Alarmant, la paupérisation persiste et stagne à Madagascar, d’après une étude menée conjointement par la Banque Mondiale et l’Instat. La présentation de cette évaluation de la situation de pauvreté à Madagascar a été effectuée le 22 février dernier. La collecte des données de cette évaluation a débuté dès 2020, interrompue par la crise sanitaire, puis repris en 2021.
Les chiffres clés
Au niveau national, le niveau de pauvreté est à 75,2%. Les auteurs de cette évaluation constatent “une légère augmentation comparée à 2012 où ce taux était de 72,9%”. L’une des causes de cette pauvreté qui s’aggrave est le manque de croissance du pays et d’investissement. “C’est à travers l’investissement privé que les emplois sont créés, il n’y en a pas eu assez (…). Ce manque d’investissements a été provoqué par un dysfonctionnement du marché, résultant de lacunes en termes d’infrastructures et d’une faible concurrence. Les zones urbaines, génératrices d’emplois et de croissance économique, ont connu un recul à cause de ce déficit en investissement”, explique Francis Mulangu, économiste principal à la Banque mondiale.

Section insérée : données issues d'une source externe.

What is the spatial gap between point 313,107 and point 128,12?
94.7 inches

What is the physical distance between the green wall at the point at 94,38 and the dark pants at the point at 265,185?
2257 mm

Pour comparer, la consommation médiane de l’Afrique Subsaharienne en 2022 est 8,7 fois supérieure à celle de Madagascar. L’étude souligne également que les 13% les plus riches à Madagascar consomment comme la classe moyenne en Afrique subsaharienne, et les 5% les plus riches à Madagascar ont une consommation du niveau de celle des 60% plus riches de l’Afrique subsaharienne. En d’autres termes, “On peut être riche à Madagascar, mais quand on compare cela à l’Afrique subsaharienne, on se situe un peu finalement dans la classe moyenne”, poursuit l’économiste.
La pauvreté rurale est à 79,9%, quasiment le même taux observé en 2012 qui était de 80,6%. La pauvreté urbaine a sensiblement augmenté, passant de 42,2% en 2012 à 55,5% en 2022, et à 61% dans les villes secondaires. L’écart du bien-être entre le milieu urbain et rural s’est réduit car les conditions de vie en milieu urbain se sont détériorées, selon les explications de l’économiste principal de la Banque mondiale. Bref, les inégalités se sont réduites à Madagascar, mais pas forcément dans le bon sens. “Quand le niveau de vie des personnes vivant en milieu urbain se baisse, ils convergent vers le milieu rural ou vers la pauvreté rural”.
Seuil de pauvreté à Madagascar
La ligne de pauvreté à Madagascar est établie à 4.048 ariary par personne par jour. “Une première partie, 2.756 ariary par jour et par personne, constitue coût quotidien d’un panier permettant à un Malagasy de consommer 2.133 kilocalories, tandis que le coût quotidien pour un niveau de vie de base est fixé à 1.291 ariary”, fait savoir cette évaluation.
D’après cette étude, le taux de pauvreté le plus élevé dans le pays est enregistré dans le sud et sud-est, mais le plus grand nombre de pauvres vit dans le Sud profond et le Centre. “Cela est dû à la vulnérabilité aux aléas, notamment le kere et les chocs cycloniques survenant dans le sud-est de l’île”, avance Francis Mulangu.
Les causes
D’après les données du RGPH de 2018, les gains en capital humain sont modestes. L’achèvement du niveau primaire est très bas, de l’ordre de 47%. Et même parmi ce taux, on constate un problème de qualité. Un tiers des enfants entre 5 et 11 ans travaille, de même que plus de 60% des enfants entre 12 et 14 ans.
Les enfants qui arrivent en fin de CM2 ont une compétence de lecture d’environ 6/10 et 2/10 en mathématiques. En outre, 95% des enfants de 10 ans sont considérés comme “pauvres en apprentissage”, ce qui veut dire qu’ils n’arrivent pas à comprendre un texte simple. Plus de 80% des enfants manquent l’école chaque année à cause de l’absentéisme des enseignants et des désastres climatiques.
Madagascar a également un problème par rapport aux mariages et grossesses précoces des adolescents. “Quand une femme de 15 à 19 ans tombe enceinte, cela réduit l’opportunité d’investissement en capital humain et les opportunités de travail”, alerte Ana Maria Oviedo, économiste senior sur la pauvreté à la Banque mondiale. Sur le marché du travail, la plupart des gens ont un emploi précaire et dépendent davantage de l’emploi familial. Le secteur formel et le travail rémunéré reste extrêmement bas.
Les auteurs de cette évaluation tablent sur “un nouvel équilibre qui favorise une croissance large et soutenue”. Cela passe par une concurrence accrue du secteur privé et un climat favorable aux affaires, une amélioration de la connectivité, de la fourniture d’énergie, et de l’accès aux services numériques.